REQUIRED WORK: Continue the passage on the N-glycosylation sites of GGCX from its last sentence.

PAGE EXTRACT:
====================

N-glycosylation Sites of GGCX Are Located on the Carboxyl-terminal Tryptic Fragment

There are 9 potential glycosylation sites in GGCX. These sequons are at asparagine residues 159, 389, 459, 525, 550, 570, 605, 627, and 735. To re-confirm that human GGCX is a N-linked glycoprotein, affinity purified recombinant human GGCX was treated with PNGase F, an enzyme that removes carbohydrates from asparagine residues. Figure 1 demonstrates that PNGase F treated GGCX (lane 2) migrates faster than the untreated sample (lane 1) in SDS-PAGE analysis indicating that GGCX is an N-linked glycoprotein. Previous work from our laboratory showed that limited trypsin digestion of GGCX results in a disulfide-linked 30 kDa amino-terminal and 60 kDa carboxyl-terminal fragments (16) (Figure 1, lane 3). Figure 1 (lane 4) shows that only the 60 kDa carboxyl-terminal tryptic fragment is sensitive to PNGase F digestion indicating, in agreement with our previous report (16), that N-linked glycosylation occurs only on the 60 kDa carboxyl-terminal tryptic fragment of GGCX. Asparagine 159 is the only potential glycosylation site in the 30 kDa amino-terminal tryptic fragment and these results indicate that it is not glycosylated in vivo.

====================

RECORDED INFORMATION:
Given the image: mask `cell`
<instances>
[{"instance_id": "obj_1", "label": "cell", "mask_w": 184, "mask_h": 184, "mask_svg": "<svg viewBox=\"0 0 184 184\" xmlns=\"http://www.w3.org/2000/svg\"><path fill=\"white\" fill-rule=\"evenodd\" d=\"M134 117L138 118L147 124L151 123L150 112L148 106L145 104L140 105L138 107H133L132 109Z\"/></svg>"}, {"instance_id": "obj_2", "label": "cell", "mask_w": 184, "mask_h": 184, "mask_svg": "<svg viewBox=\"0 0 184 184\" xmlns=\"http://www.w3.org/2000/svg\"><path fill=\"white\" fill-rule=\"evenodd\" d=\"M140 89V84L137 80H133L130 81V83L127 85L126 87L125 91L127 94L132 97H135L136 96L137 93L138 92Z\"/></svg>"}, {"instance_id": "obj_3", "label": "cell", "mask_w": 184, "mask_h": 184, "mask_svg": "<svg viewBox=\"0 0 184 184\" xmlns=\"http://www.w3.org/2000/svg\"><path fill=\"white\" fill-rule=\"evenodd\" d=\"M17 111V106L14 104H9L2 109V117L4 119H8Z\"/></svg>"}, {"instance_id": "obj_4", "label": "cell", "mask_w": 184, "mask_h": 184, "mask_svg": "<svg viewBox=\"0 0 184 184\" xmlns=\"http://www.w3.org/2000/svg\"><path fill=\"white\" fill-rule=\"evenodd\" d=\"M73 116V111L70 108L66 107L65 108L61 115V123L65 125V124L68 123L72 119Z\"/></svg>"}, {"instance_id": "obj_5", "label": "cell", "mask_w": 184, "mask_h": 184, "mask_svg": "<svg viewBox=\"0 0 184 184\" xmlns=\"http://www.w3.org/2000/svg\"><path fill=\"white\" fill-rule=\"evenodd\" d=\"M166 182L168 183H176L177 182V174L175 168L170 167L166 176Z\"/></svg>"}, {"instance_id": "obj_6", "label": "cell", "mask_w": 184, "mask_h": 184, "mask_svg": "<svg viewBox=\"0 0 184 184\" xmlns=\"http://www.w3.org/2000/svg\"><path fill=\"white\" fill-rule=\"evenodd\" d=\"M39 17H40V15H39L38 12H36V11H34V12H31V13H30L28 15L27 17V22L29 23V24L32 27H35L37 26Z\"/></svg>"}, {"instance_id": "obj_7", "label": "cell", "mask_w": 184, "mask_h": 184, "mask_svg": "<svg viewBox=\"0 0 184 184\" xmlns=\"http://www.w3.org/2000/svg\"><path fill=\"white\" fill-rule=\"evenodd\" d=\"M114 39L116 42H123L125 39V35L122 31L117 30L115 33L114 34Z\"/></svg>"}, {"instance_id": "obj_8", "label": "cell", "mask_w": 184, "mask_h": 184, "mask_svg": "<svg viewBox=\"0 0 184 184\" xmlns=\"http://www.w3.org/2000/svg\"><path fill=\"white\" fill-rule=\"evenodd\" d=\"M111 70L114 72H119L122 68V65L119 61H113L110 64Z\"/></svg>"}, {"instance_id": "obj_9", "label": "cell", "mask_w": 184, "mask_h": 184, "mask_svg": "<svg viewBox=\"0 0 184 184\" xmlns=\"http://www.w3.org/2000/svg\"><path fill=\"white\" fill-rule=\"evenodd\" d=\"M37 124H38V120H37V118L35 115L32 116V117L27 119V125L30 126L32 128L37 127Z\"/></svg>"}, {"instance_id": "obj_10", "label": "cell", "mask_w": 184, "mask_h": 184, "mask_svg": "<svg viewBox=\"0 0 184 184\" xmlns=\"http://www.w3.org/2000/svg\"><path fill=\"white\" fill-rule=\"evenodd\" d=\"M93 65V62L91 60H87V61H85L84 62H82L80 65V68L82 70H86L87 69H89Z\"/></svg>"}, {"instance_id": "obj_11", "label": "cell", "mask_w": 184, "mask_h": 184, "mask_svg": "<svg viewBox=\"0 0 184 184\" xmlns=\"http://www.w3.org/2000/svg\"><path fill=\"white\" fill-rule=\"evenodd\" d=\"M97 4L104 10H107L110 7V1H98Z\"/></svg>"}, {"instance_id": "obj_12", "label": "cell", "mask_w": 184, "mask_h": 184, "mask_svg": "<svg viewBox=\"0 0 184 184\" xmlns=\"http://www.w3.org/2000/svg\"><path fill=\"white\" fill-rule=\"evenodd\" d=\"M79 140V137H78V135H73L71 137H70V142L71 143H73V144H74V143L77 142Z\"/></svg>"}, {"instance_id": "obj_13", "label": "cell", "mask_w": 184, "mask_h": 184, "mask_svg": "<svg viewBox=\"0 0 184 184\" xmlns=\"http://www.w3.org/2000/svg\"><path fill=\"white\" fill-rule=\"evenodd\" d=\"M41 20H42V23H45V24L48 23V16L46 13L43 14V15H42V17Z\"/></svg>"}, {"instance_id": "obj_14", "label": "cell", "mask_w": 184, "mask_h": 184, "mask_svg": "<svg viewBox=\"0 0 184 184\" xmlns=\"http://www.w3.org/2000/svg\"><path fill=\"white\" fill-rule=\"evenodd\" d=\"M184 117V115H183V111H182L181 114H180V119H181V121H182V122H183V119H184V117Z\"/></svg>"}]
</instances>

====================

EXERCISE RESULT:
Figure 1. PNGase F treatment of intact and trypsin nicked GGCX.

Figure 1

A reducing NuPAGE silver-stained gel is depicted. Lane 1, intact wild-type GGCX; lane 2, intact wild-type GGCX digested by PNGase F; lane 3, trypsin nicked wild-type GGCX; lane 4, trypsin nicked wild-type GGCX treated by PNGase F; lane 5, PNGase F.

Identification of the N-linked Glycosylation Site in GGCX by Mass Spectrometry

Removal of the oligosaccharides from asparagines by PNGase F converts the asparagine (114 Da) to aspartate (115 Da). This 1-Da mass increase of the deglycosylated peptide relative to the corresponding nonglycosylated peptide has been widely used for identifying glycoproteins using MALDI-TOF MS (35-37). In this study, we used this 1-Da shift to identify the N-linked glycosylation sites in GGCX. Table 2 summarizes the proteolytic glycopeptides detected by mass spectrometry. Six glycopeptides containing glycosylation sites N459, N605, and N627 of human GGCX were recovered by MALDI-TOF based on the 1-Da mass shift (Table 2, top panel). Using Q-TOF MS analyses of proteolytically treated GGCX, we identified another glycosylation site at N550 (Table 2, bottom panel). Due to the hydrophobic characteristics of transmembrane peptides and the lack of appropriate protease sites to generate the appropriate size peptides for mass spectrometry analysis, we were unable to recover peptides containing the potential glycosylation sites N389, N525, and N570.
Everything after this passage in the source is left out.